In this Warm-Up, I give students a right triangular prism and an oblique parallelogram prism with equal length. I give the dimensions of the base of the right triangular prism and ask students to determine the base and height of the parallelogram base to target students’ understanding of Cavalieri’s Principle.
Like all warm-ups in my class, I ask students to work individually first. I circulate the room, looking for evidence in my students’ work—calculations for the triangle base area, factors of 36 for the parallelogram base—that indicate they are ready to discuss their ideas (MP1). I ask students to share out with their small group, and after a few minutes, facilitate a debrief discussion with the whole class. While it is not typically my style, I cold call students to share out different combinations of bases and heights for the parallelogram—this allows me to call on at least one student from each group to share out an answer, which is helpful for increasing participation across my classroom. I then choose at least two Recorder/Reporters to read out a high-quality written summary of the warm-up work from their group to highlight the academic and geometric vocabulary I want to see in their writing.
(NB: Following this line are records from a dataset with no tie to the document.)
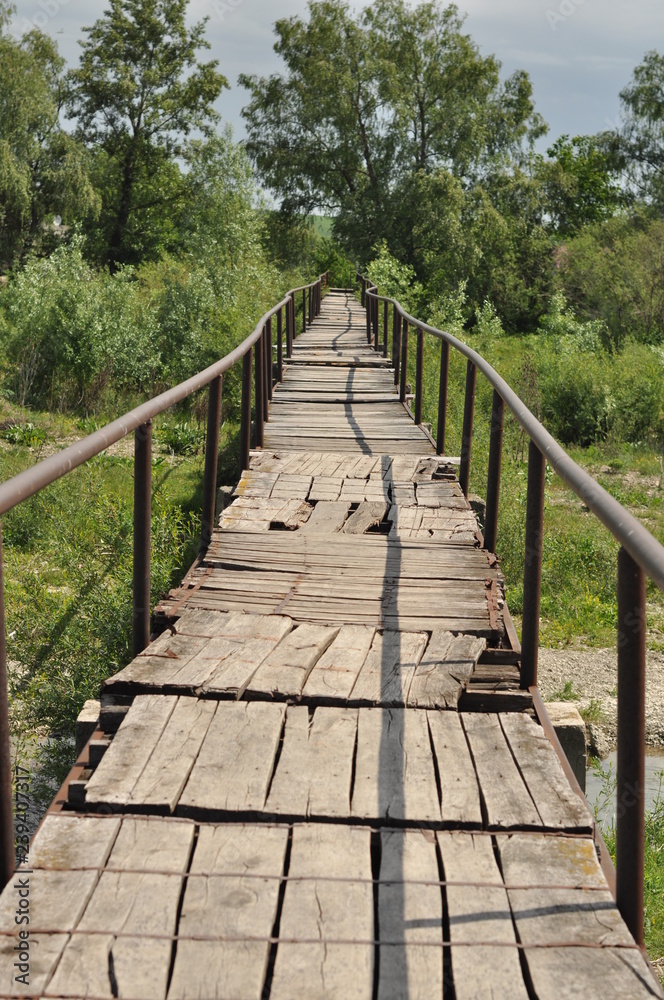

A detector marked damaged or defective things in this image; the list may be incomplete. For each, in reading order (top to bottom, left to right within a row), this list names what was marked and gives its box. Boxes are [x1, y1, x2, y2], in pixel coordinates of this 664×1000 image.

rusty metal railing [0, 272, 328, 892]
rusty metal railing [360, 270, 660, 948]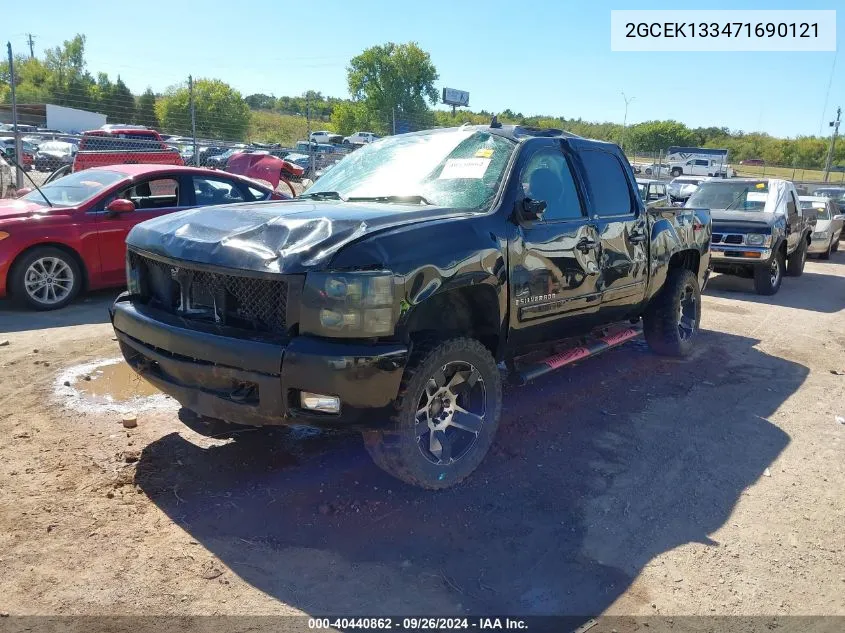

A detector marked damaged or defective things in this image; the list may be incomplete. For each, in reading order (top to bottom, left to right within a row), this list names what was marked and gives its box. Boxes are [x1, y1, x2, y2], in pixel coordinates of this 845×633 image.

damaged hood [126, 200, 472, 272]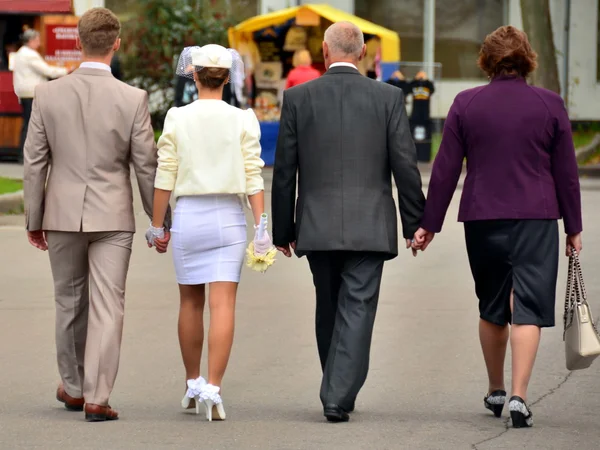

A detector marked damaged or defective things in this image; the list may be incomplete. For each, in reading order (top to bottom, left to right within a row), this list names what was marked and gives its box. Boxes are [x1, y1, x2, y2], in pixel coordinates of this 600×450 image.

road crack [472, 370, 576, 448]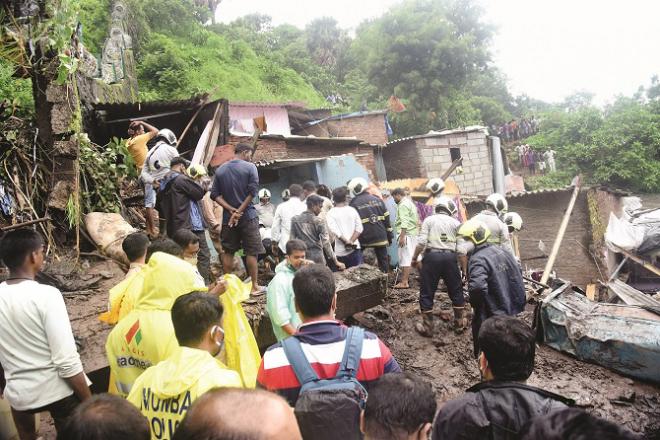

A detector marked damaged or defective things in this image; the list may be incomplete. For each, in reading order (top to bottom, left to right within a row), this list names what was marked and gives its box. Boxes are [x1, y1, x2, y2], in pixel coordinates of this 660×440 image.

damaged roof [384, 125, 488, 148]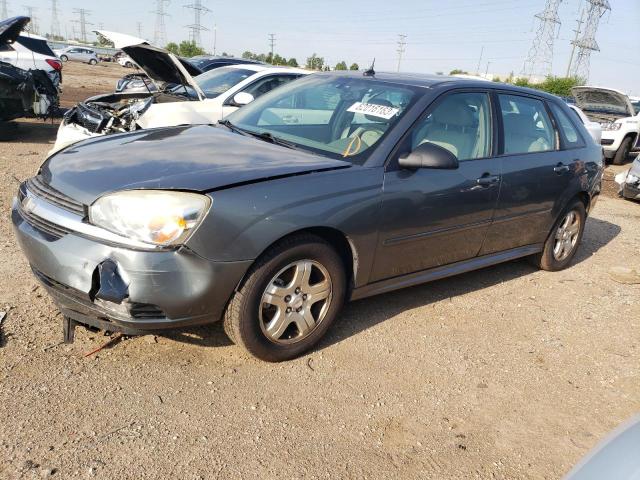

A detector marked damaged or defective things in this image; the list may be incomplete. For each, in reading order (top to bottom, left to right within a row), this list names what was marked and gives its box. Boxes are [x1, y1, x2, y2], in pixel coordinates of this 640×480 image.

wrecked vehicle [0, 16, 58, 122]
damaged front bumper [11, 187, 252, 334]
wrecked vehicle [52, 33, 308, 154]
wrecked vehicle [15, 73, 604, 362]
wrecked vehicle [572, 87, 636, 166]
wrecked vehicle [612, 156, 636, 201]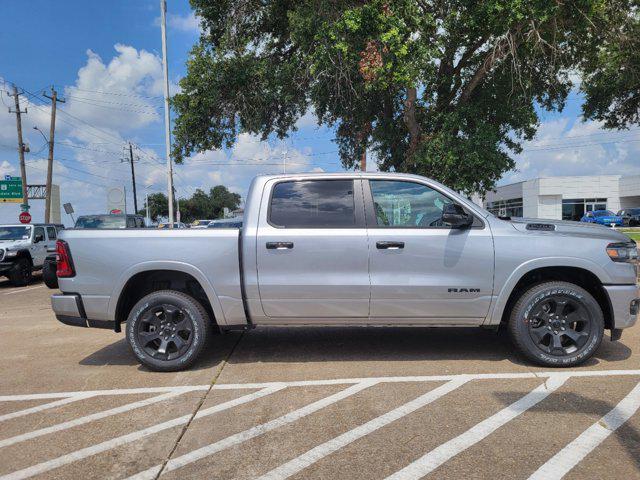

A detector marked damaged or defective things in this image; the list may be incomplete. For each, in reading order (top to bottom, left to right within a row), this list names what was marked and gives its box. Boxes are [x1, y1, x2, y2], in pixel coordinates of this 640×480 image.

asphalt crack [154, 330, 246, 480]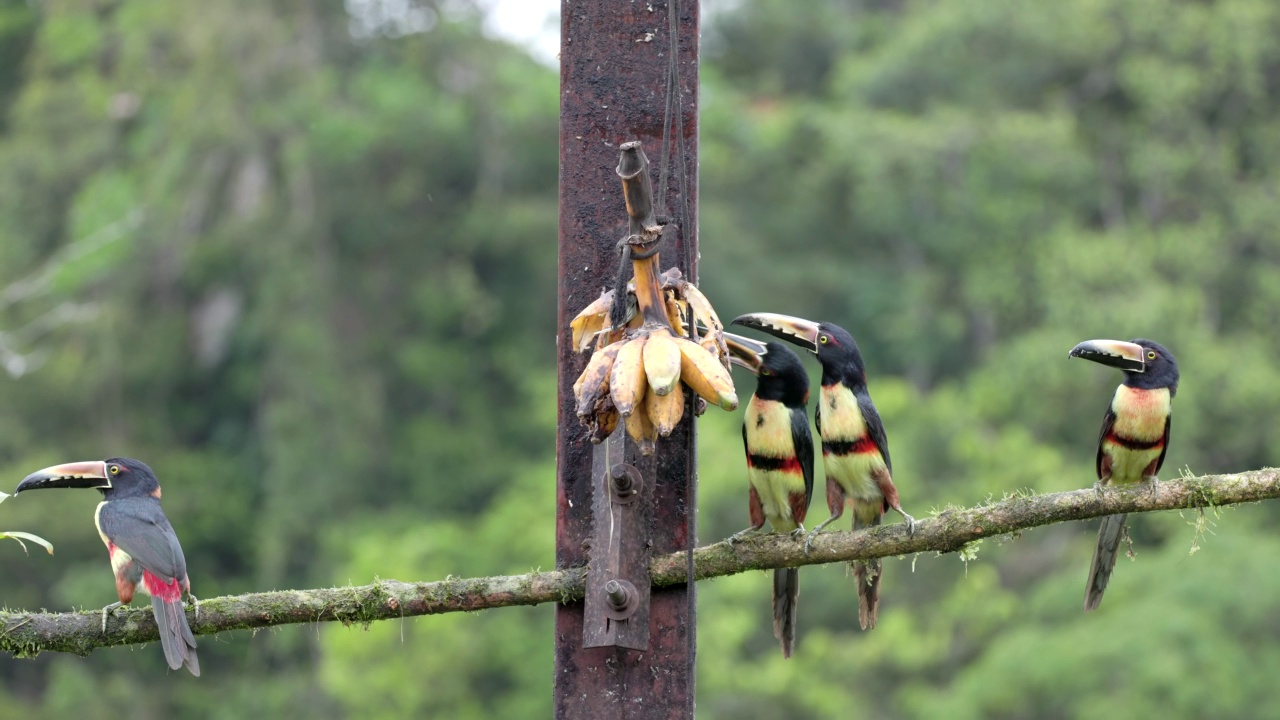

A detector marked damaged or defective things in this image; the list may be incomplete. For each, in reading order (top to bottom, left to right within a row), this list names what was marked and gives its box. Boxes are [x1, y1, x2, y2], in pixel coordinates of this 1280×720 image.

rusty metal pole [555, 2, 701, 712]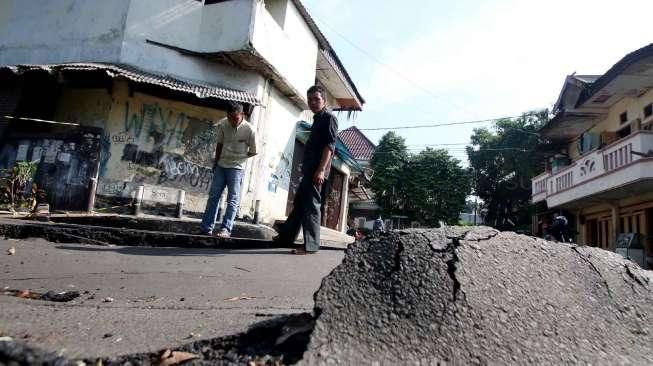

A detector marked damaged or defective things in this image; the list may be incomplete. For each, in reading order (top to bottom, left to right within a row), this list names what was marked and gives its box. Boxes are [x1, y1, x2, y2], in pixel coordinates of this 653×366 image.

damaged building [0, 0, 362, 232]
cracked asphalt [0, 236, 344, 358]
cracked asphalt [300, 227, 652, 364]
At this point in the unit, I know students need time to check their work, look over their notes, ask questions, and practice. The last lesson’s Homework targeted students to calculate volumes of a range of prisms, cylinders, pyramids, and cones.
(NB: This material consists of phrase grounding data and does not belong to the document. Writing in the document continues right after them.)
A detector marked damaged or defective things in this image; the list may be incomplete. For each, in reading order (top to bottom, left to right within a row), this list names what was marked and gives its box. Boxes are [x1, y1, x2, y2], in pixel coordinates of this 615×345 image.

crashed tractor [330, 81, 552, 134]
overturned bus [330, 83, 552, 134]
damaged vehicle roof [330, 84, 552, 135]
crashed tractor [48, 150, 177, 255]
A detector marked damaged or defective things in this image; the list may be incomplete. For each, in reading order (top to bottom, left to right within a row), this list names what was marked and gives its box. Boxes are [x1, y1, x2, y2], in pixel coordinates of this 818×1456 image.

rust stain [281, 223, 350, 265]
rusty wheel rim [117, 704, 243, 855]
In Problem #7, students must convert units, which many often struggle with; this problem provides yet another opportunity to reinforce scale factor and its impact on volume since 12 inches in 1 foot mean there are 123 inches in 1 foot3.
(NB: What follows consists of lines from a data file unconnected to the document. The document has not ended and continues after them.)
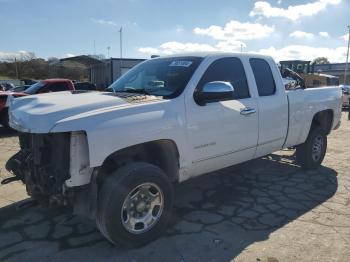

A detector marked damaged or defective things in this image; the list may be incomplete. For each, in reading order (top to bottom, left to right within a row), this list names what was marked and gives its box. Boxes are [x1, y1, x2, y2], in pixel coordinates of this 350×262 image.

damaged front end [4, 132, 93, 208]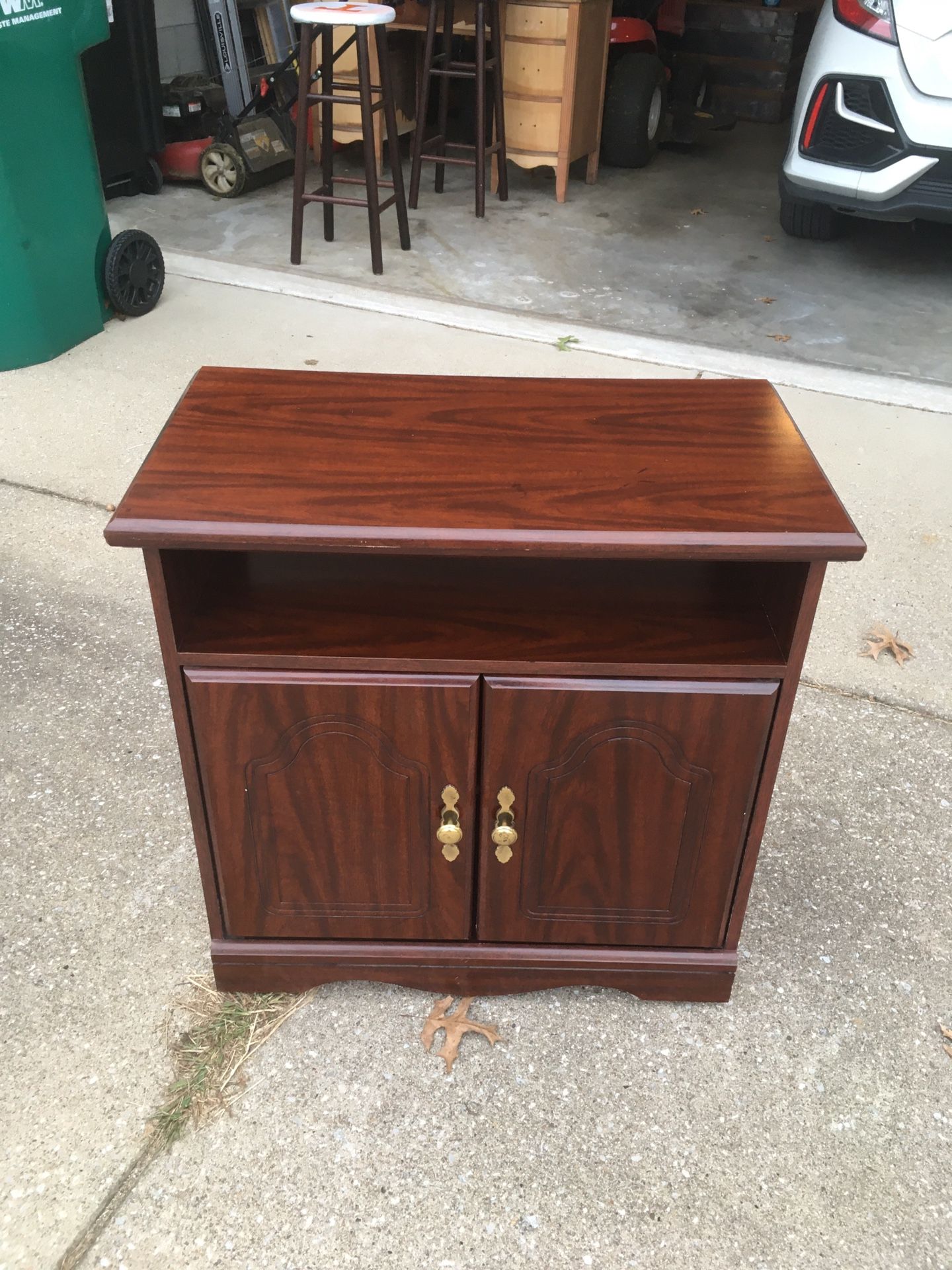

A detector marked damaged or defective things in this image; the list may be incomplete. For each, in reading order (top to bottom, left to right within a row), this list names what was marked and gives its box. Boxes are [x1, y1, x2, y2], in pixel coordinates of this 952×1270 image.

crack in concrete [0, 477, 112, 515]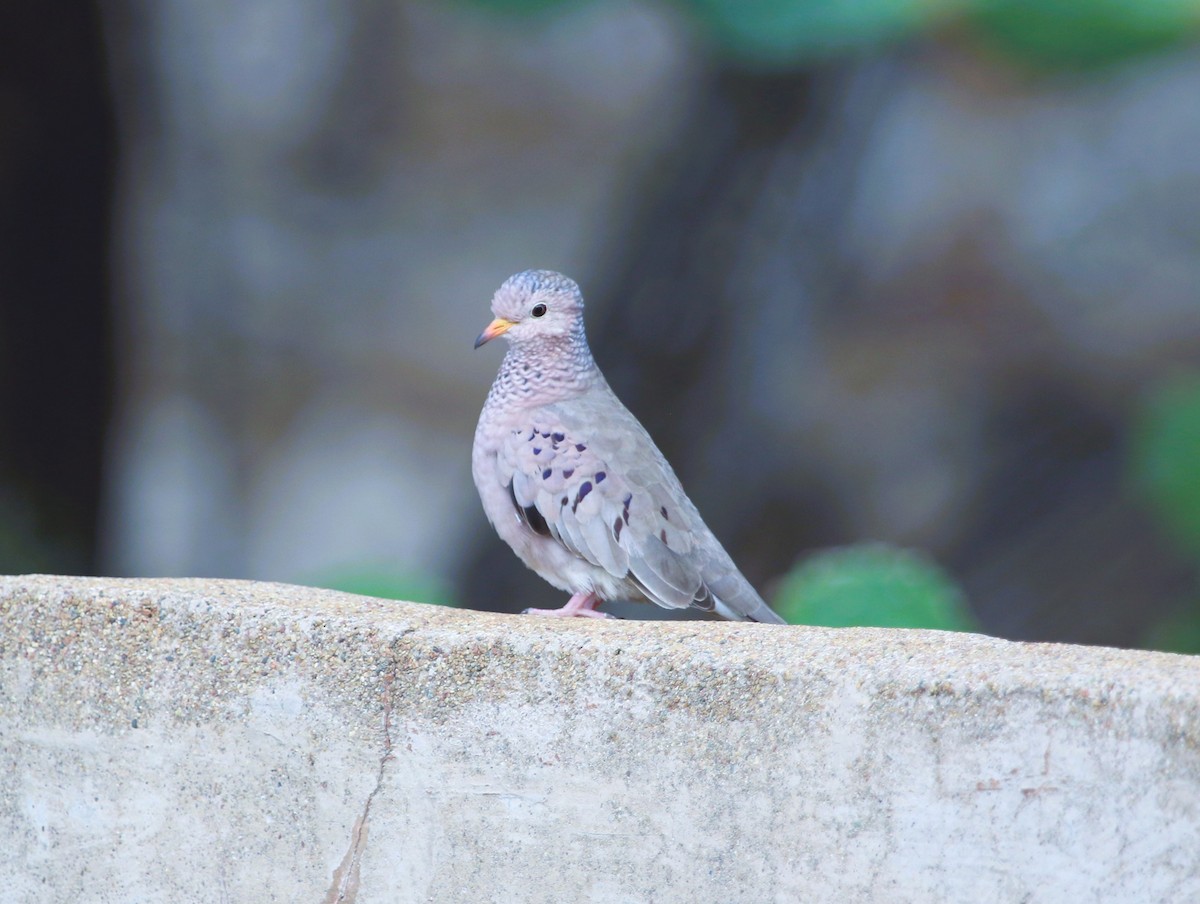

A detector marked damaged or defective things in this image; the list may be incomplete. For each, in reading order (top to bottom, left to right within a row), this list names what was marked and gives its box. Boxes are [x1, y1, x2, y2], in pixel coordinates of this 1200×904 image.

crack in concrete [321, 657, 396, 897]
I want students to be able to solve volume problems that require them to consider the world around them. Homework: Real World Contexts requires students to determine the volume of a tree trunk, pipes, sausages in a can, spheres that have been packed into a box, and Earth and Mercury.
Problem #4 can pose some challenges to students, requiring them to visualize 2D cross-sections of 3-D shapes as they consider the arrangement of the sphere balls in the box.
Problem #6 can also pose some challenges to students, particularly because they need to show how they know in two different ways, requiring them to calculate and compare the volume of Earth and Mercury, as well as to apply the notion of ratios of similarity.
We will spend most of today's lesson working on last night's and tonight's problem sets. It is okay for the students (and I) to have a breather once in a while.